> _Document passage_:
□ □ □
Who I am.

Jess Roseman is an interdisciplinary choreographer and movement educator who draws upon a half century of experience. She designs movement experiences for performance and for wellness purposes. Her work empowers people towards richly embodied living.

Jessica Roseman is a single mother, artist, and advocate for Black maternal and community health. Her choreography and community-based projects empower people to sense, feel, and move better. Jessica creates opportunities to recognize our individuality within a connected and diverse world. Her multiyear NOURISH Project invites embodiment in relationship to what feeds us: the environment, experience, communication, and memory. 

Jess’ work is informed by Black dance techniques of the diaspora, improvisational forms, Neuromuscular Therapy, The GYROTONIC® Method and The Feldenkrais Method. Jess’ solo dances play with the tension, ever present in her homeland of New England (land of monosyllabic conversations and dramatic weather), between stoicism and expressiveness. 

NOURISH has been funded by NEFA’s Public Art for Spatial Justice, Cambridge Arts for Social Justice, and Cambridge Arts for Racial Justice grants, among others. Jess was appointed to NEFA’s Regional Dance Development Initiative (RDDI) cohort to build sustainable choreographic landscapes in New England. She is an Artist in Residence at Lexington Community Farm, The Dance Complex at Canal, and Somerville’s Art Assembled. Jess most recently partnered in projects with PAO Arts Center, Bearnstow, Engine, and the deCordova Sculpture Park and Museum. A New England States Touring Artist, Jessica performs, teaches, mentors, and lectures nationally.

What I do.

Sensing and expressing the right action for the moment is my process in my parenting, bodywork practice, my healing, and in choreographing. I’ve trained extensively in therapeutic massage and the Feldenkrais Method to pinpoint people’s structural and functional imbalances. I do the same in dance: I hone in and reveal the invisible tensions of our colonized culture.
□ □ □
> _Provided data_:
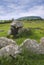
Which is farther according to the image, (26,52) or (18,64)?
(26,52)

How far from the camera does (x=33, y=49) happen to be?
81.3 ft

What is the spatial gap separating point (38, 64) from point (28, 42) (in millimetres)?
5540

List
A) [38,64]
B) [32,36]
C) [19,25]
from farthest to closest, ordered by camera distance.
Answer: [19,25], [32,36], [38,64]

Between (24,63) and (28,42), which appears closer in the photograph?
(24,63)

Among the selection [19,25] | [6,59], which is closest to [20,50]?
[6,59]

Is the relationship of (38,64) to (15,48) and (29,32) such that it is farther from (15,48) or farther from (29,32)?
(29,32)

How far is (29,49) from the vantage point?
80.4 feet

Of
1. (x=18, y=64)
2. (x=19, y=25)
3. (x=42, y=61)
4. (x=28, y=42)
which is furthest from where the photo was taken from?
(x=19, y=25)

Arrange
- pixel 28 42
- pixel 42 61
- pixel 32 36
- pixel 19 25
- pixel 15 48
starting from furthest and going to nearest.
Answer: pixel 19 25 < pixel 32 36 < pixel 28 42 < pixel 15 48 < pixel 42 61

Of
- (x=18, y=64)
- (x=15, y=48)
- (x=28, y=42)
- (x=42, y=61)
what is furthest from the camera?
(x=28, y=42)

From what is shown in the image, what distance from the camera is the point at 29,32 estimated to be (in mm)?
47469

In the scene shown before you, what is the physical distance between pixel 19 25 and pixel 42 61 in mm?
30462

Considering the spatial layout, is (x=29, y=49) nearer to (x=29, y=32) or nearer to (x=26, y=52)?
(x=26, y=52)

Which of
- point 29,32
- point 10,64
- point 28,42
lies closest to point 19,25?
point 29,32
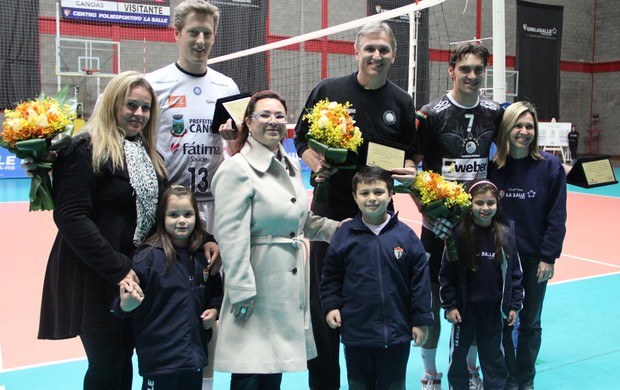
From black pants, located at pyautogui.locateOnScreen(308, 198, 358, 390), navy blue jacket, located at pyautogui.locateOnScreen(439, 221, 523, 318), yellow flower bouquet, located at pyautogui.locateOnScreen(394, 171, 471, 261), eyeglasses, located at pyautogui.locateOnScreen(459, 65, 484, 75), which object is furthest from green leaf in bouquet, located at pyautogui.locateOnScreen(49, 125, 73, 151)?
eyeglasses, located at pyautogui.locateOnScreen(459, 65, 484, 75)

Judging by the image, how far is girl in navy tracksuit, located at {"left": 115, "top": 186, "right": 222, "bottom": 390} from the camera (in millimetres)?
2686

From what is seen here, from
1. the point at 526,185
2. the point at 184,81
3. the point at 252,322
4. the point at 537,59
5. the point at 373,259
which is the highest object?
the point at 537,59

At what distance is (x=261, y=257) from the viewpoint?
284 cm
□ □ □
> _Work to complete_: Can you carry on the profile of choreographer Jess Roseman from the point where it stops?

> _Task output_:
I believe physical expression is universal. My dances aim to instill equality through movement. My newest project generates movement from interviews with non-dancers, Black mothers, to choreograph self care for racial justice. My dances acknowledge our senses. I’ve incorporated props like a mountain of wiggly Jell-o, and offered the audience cupcakes or smelling canisters to encourage sensory awareness as I performed. I create interactive experiences in nontraditional spaces (examples include my artist residency at a community farm, rehearsing over Zoom in bed, and improvising dances in public parks). I’ve choreographed with solo musicians, live DJ’s and jazz bands. I’ve improvised in dances about the Declaration of Independence, farting, and love.

Personally, choreographing is an act of defiance and self determination from the trauma I experienced when birthing my stillborn first child. During that time, I learned how to reclaim my life force by working through grief to re-embody creativity. When choreographing, I examine how emotions are stored within the body. I place my body into situations that demand a solution, then render clear forms out of what develops. 

I’m excited and confounded by physical challenges, impossible dances, and embracing the awkward. I’m interested in how the body resonates to specific sound vibrations.

I’m inspired to make meaningful movement for my maturing body and to resource our inner well-being.